== Given entries
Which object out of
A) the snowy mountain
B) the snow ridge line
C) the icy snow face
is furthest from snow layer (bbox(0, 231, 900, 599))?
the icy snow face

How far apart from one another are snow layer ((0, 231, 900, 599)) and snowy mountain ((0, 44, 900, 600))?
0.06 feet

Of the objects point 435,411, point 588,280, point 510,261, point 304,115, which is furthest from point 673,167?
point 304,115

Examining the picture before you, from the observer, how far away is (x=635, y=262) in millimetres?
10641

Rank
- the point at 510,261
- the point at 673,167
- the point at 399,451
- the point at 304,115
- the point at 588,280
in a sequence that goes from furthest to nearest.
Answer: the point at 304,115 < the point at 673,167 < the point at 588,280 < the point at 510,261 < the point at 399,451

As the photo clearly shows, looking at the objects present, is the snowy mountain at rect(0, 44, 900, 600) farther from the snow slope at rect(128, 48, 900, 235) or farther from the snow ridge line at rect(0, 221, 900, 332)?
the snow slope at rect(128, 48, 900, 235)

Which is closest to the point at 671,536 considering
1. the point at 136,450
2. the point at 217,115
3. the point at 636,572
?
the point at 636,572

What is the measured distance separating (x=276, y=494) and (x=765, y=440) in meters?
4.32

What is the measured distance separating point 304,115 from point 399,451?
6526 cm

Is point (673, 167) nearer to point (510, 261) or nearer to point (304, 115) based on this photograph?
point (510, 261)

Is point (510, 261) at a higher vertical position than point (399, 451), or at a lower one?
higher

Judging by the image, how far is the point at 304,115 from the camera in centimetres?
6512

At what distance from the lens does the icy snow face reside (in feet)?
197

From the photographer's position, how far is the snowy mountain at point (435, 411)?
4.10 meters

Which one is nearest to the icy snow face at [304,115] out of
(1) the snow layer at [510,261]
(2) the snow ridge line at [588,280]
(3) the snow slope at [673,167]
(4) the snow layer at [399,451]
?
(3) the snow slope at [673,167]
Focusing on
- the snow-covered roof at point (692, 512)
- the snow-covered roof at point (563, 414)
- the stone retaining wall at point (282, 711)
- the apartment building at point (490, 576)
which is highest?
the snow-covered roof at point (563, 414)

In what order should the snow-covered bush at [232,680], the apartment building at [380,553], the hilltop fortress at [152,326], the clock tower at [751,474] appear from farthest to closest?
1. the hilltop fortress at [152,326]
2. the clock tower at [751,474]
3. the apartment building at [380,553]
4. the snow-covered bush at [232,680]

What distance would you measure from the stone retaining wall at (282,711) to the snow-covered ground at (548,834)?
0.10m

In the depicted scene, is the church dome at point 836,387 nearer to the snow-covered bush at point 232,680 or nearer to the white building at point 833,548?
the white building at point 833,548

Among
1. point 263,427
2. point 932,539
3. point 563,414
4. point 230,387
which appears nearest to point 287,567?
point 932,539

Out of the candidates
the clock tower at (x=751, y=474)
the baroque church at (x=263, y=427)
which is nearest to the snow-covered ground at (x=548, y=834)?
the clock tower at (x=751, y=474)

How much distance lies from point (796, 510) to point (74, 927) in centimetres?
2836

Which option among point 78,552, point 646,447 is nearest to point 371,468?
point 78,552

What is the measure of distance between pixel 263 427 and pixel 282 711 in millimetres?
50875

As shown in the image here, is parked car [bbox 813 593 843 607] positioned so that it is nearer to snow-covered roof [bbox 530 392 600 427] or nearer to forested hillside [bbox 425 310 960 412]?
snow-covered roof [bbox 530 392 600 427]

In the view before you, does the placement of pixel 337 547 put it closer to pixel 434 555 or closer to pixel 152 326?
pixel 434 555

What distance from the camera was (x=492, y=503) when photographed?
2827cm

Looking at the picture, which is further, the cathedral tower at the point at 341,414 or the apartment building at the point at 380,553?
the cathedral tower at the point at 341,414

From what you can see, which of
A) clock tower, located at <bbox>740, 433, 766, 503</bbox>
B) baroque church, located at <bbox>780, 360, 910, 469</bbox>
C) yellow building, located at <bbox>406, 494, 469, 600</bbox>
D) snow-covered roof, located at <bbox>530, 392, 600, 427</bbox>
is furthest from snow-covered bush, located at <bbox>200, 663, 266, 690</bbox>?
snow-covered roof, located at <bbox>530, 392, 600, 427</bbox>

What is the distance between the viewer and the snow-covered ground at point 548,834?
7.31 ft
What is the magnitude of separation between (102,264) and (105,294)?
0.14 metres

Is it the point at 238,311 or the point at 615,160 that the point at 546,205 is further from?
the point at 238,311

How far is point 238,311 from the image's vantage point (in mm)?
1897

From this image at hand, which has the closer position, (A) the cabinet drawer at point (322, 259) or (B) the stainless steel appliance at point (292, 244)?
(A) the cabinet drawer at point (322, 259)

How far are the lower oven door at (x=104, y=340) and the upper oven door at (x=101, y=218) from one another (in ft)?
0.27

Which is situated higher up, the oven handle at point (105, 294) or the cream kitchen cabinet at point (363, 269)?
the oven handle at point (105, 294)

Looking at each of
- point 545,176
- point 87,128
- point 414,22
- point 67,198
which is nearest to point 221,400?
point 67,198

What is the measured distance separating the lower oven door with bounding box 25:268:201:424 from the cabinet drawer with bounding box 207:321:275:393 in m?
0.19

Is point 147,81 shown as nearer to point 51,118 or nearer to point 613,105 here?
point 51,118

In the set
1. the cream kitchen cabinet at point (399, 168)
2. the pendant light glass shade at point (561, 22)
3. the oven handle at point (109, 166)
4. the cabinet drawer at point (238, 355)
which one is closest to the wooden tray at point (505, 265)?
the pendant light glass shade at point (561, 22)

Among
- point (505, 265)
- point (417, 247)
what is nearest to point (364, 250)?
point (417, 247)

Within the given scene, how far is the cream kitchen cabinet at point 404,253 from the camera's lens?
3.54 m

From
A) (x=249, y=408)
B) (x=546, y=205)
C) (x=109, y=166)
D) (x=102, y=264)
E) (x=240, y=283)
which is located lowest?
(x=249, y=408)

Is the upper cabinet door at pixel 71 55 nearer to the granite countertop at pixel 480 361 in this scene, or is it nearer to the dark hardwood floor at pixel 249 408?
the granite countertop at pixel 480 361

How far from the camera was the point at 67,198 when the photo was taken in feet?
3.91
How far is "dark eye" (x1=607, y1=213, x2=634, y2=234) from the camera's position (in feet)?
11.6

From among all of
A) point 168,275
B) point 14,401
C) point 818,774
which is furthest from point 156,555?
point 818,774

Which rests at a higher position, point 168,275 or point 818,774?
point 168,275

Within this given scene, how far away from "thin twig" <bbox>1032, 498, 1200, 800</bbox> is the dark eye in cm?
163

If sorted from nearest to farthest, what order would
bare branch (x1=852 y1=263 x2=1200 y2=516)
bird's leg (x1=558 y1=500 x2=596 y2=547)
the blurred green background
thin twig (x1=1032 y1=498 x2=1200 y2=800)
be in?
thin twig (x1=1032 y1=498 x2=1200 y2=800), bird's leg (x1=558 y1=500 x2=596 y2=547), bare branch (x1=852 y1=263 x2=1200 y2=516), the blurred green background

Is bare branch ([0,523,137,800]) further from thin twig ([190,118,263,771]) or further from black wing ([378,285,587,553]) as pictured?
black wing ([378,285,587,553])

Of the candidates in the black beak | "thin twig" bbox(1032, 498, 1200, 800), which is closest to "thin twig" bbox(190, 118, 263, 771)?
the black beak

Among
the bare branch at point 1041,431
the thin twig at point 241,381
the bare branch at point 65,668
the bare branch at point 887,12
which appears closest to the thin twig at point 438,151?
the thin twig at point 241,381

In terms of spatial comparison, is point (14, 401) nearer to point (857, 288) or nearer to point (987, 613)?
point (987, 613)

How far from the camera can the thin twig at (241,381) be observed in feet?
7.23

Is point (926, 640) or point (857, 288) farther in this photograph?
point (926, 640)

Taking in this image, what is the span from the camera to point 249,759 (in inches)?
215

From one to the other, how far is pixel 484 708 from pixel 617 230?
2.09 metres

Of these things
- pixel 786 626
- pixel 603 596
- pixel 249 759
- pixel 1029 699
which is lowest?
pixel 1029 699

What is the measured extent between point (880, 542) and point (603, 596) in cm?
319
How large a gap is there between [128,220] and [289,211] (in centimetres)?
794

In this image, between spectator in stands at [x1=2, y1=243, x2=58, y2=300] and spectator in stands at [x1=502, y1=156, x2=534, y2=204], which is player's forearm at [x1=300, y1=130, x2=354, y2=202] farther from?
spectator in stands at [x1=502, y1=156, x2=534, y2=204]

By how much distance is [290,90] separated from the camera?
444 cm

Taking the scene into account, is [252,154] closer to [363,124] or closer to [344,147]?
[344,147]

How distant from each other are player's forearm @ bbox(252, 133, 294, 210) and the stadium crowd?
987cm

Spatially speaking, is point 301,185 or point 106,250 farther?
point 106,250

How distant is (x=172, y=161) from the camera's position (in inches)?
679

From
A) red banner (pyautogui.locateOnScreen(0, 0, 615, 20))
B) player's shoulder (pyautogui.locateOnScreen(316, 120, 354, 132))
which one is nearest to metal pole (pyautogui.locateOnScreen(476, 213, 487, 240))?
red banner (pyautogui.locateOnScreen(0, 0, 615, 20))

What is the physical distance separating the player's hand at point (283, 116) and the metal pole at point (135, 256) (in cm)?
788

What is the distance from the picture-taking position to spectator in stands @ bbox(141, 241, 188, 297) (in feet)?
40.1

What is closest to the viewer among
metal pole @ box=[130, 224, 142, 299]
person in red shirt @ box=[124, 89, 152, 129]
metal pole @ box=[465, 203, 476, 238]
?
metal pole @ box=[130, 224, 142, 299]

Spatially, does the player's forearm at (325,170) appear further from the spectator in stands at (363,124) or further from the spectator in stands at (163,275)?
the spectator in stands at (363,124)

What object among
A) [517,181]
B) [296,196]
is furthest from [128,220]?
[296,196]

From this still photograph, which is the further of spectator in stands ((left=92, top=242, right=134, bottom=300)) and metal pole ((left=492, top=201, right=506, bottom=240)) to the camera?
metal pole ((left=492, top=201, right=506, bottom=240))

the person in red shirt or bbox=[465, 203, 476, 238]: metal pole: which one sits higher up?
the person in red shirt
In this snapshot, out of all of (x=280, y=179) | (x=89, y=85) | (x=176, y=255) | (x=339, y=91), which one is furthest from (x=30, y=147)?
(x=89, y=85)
====
## Stated problem
Return the data above verbatim, beginning with the line that contains "As shown in" and ending after the line that contains "0.14 metres".

## Result below
As shown in the image here, is parked car [bbox 813 593 843 607] positioned so that it is nearer to snow-covered roof [bbox 530 392 600 427] or nearer to forested hillside [bbox 425 310 960 412]?
snow-covered roof [bbox 530 392 600 427]

In the view before you, does the placement of pixel 337 547 put it closer to pixel 434 555 or closer to pixel 152 326?
pixel 434 555

What distance from the camera was (x=492, y=503) when photographed?
2827cm

Looking at the picture, which is further, the cathedral tower at the point at 341,414 or the apartment building at the point at 380,553?
the cathedral tower at the point at 341,414

From what you can see, which of
A) clock tower, located at <bbox>740, 433, 766, 503</bbox>
B) baroque church, located at <bbox>780, 360, 910, 469</bbox>
C) yellow building, located at <bbox>406, 494, 469, 600</bbox>
D) snow-covered roof, located at <bbox>530, 392, 600, 427</bbox>
is furthest from snow-covered bush, located at <bbox>200, 663, 266, 690</bbox>?
snow-covered roof, located at <bbox>530, 392, 600, 427</bbox>

What is the distance between the viewer and the snow-covered ground at point 548,834?
7.31 ft
What is the magnitude of separation between (102,264) and (105,294)?
0.14 metres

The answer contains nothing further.